◆ **TAREFA PROPOSTA**
Transcreva, sem nenhuma alteração, a parte do texto sobre a Economia da Vida que começa com as palavras "Quinto Simpósio Anual" e termina com "paz com justiça.".

◆ **TRECHO DO TEXTO**
# # #

Quinto Simpósio Anual sobre o Papel da Religião e das Organizações com Base na Fé em Assuntos Internacionais: Financiamento de Desenvolvimento Sustentável, Rumo a uma Economia da Vida.
Painel 1
Economia da Vida: Perspectivas Baseadas na Fé sobre Justiça Econômica como um Imperativo Moral – um parâmetro baseado na fé para financiamento de desenvolvimento incluindo fundamentos morais para uma Economia da Vida e uma economia que incorpore paz com justiça.
Teses de Ulrich Duchrow
Tese 1
O ponto de partida deve ser o fato de que, se o atual sistema econômico, os padrões atuais de pensamento e comportamento, ou seja, a civilização dominante como um todo, continuarem como ocorrem atualmente, as condições de vida do planeta serão destruídas. Portanto, não é apenas uma questão de moralidade no sentido tradicional, mas a superação do atual modelo dominante de civilização é uma questão de vida e morte. Tudo o que dizemos hoje deve refletir essa extrema urgência e a fé para lidar com isso.
Tese 2
A força motriz da presente civilização é o crescimento compulsivo e ilimitado - crescimento da produção, crescimento do consumo, crescimento da extração de recursos, crescimento da poluição, crescente extinção de espécies, crescimento da catástrofe climática. Mas a causa básica desse crescimento compulsório é que o capital deve crescer. É por isso que essa civilização é justamente chamada de capitalista. Como o capital é a força motriz desta civilização, os pesquisadores substituíram o nome Antropoceno por Capitaloceno para localizar nossa época geológica.

# # #

◆ **DADOS EXTRAÍDOS**

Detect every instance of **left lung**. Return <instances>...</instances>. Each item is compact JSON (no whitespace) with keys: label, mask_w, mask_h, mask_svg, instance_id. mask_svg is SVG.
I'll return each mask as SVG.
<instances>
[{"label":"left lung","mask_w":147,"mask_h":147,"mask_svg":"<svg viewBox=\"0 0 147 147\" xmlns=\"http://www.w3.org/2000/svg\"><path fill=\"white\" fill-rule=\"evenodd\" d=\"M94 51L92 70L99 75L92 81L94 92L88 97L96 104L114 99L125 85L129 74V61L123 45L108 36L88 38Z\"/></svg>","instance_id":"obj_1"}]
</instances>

# # #

◆ **SOLUÇÃO DETALHADA**
Quinto Simpósio Anual sobre o Papel da Religião e das Organizações com Base na Fé em Assuntos Internacionais: Financiamento de Desenvolvimento Sustentável, Rumo a uma Economia da Vida.
Painel 1
Economia da Vida: Perspectivas Baseadas na Fé sobre Justiça Econômica como um Imperativo Moral – um parâmetro baseado na fé para financiamento de desenvolvimento incluindo fundamentos morais para uma Economia da Vida e uma economia que incorpore paz com justiça.